Die Laufstrecke verläuft wunderschön an beiden Seiten des Isarufers. Leider war es mir in der Sonne bereits zu heiß und ich quälte mich, weil ich – GPS-kontrolliert – nicht unter eine Laufgeschwindigkeit von 10 km/h fallen wollte. Endlich kam auch für mich die Wechselzone in Sicht. Zum Erholen gönnte ich mir die Zeit und „ging“ die paar Schritte zum Fahrrad über die Wiese. Die HelferInnen reichten mir einen Pappbecher mit Wasser gefüllt. Den nahm ich dankbar und trank einen Schluck, den Rest schüttete ich über meinen hitzigen Kopf. „Jetzt aber rauf aufs Fahrrad.“ Es blieb keine Zeit, um den Müsliriegel zu essen, der wurde in die Hose gesteckt. Die Ausfahrt aus der Wechselzone auf die Radrennstrecke verpasste ich und musste unter der Absperrung durch. „Ob das erlaubt ist?“ Die Ordner nickten mir wohlwollend zu. „In die Pedale und los.“
Schon höre ich den Jubel unserer UlmerInnen. Das beflügelt mich, noch schneller in die Pedale zu treten. Der Asphalt ist sehr uneben, meine Trink-Aluflasche in der Halterung klappert fürchterlich. Ich bin nicht zu überhören! Leider überholen mich doch einige Rennräder von hinten. Waren die noch langsamer gelaufen als ich? Doch schon bald kommt nach einer scharfen Rechtskurve der gefürchtete sehr steile Anstieg. Schrecklich sind die quer zum Weg verlaufenden Wasserablaufrinnen, die bringen mich völlig aus dem Rhythmus. „Hört die Steigung denn nicht auf?“ An einem kleinen Tunnel wird’s ebener. „Habe ich es geschafft?“ Nein, nach dem Tunnel kommt eine leichte Rechtskurve und es geht weiter bergauf, allerdings wesentlich moderater. Schließlich schaffe ich es doch noch, im ersten Gang hoch zu radeln. In Runde zwei und drei zwingt mich ein beginnender Krampf in
der rechten Wade abzusteigen und hoch zu schieben. Es ärgert mich. „Hätte ich
doch die lange Hose anlassen sollen?“ Es ist nicht zu ändern. Schieben ist allerdings
wesentlich weniger anstrengend, leider auch etwas langsamer. Nach dem Tunnel kann
ich wieder aufsteigen. Kurz danach folgt eine lange abfallende Abfahrt durch
ein Waldstück. Ich erinnere mich, dass Kerstin dieses Stück zum Trinken
anpries. Also fingere ich die Alu-Flasche aus der Halterung und versuche mit
den Zähnen die Trinkvorrichtung zu öffnen – geht nicht. Ich zerre etwas und habe
die komplette Abdeckung zwischen den Zähnen, aber keinen einzigen Tropfen
Wasser im Hals. So ein Mist! Hilfe, ich verdurste! Ich sage mir: „Jammer nicht
rum, sondern radle!“ Später habe ich die Idee, den gesamten verdammten
Verschluss abzuschrauben, und komme so doch noch an das begehrte Nass.

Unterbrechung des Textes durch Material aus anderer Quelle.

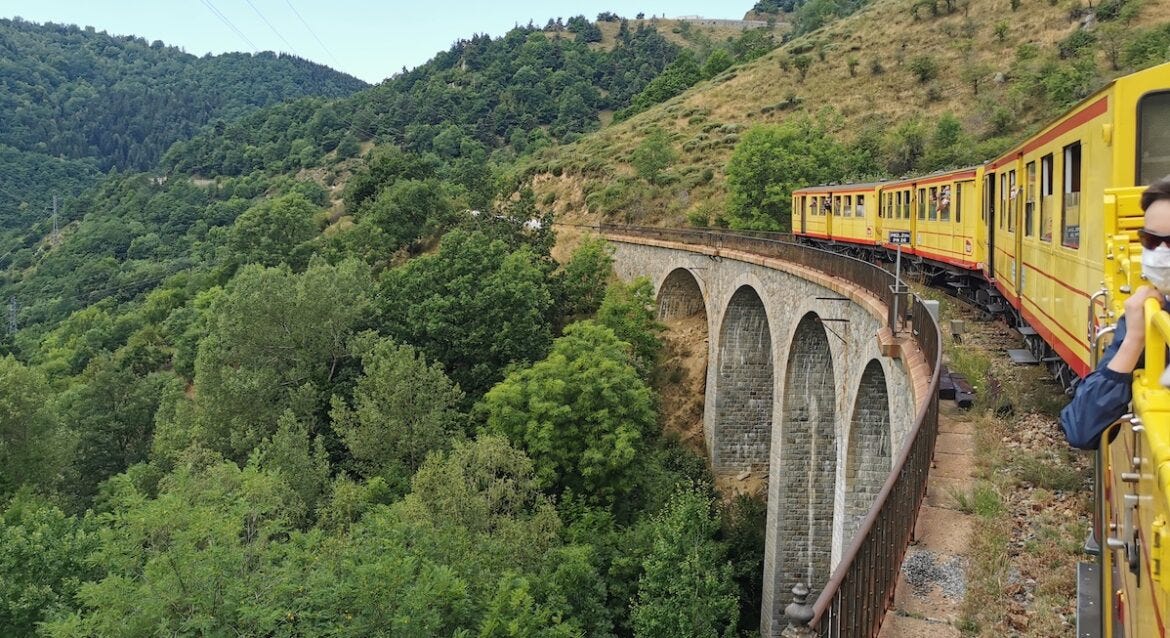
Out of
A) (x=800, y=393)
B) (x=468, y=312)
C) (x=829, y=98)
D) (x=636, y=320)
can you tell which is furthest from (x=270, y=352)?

Freihändig fahren geht natürlich nicht so schnell wie mit den Händen am Lenker.
„Verliere ich kostbare Zeit? Wenn ich
unten bei den ZuschauerInnen vorbeikomme, schmeiße ich die lästige Flasche in
die Böschung.“ Habe ich natürlich nicht gemacht, sondern auch in Runde zwei und
drei freihändig getrunken. In Runde drei fiel mir auch mein Müsliriegel ein,
den ich öffnete und probierte, aber das war nicht der Hit. Also wieder eingepackt
in die Hose gesteckt.
Endlich, wieder an der Wechselzone. War das jetzt dreimal oder
doch nur zweimal? Die freundlichen HelferInnen winken mich rein. Mein Boot ist
gut zu finden. Es scheint das letzte zu sein. Dorothea hilft mir beim
Einsteigen. Zu spät erkenne ich, dass mein weit von der Strecke entfernt
liegender Sicherheits-Startplatz völlig unnötig ist, weil eine DLRG-Retterin in
Neopren im Wasser steht, um mir ins Boot zu helfen. In einem Affenzahn schiebe
ich meine Beine ins Boot und diesmal streikt die linke Wade mit Krampf. So ein
Mist! Was mache ich jetzt? Ist der Wettkampf vorbei? Aufgeben? – Nein!!!!!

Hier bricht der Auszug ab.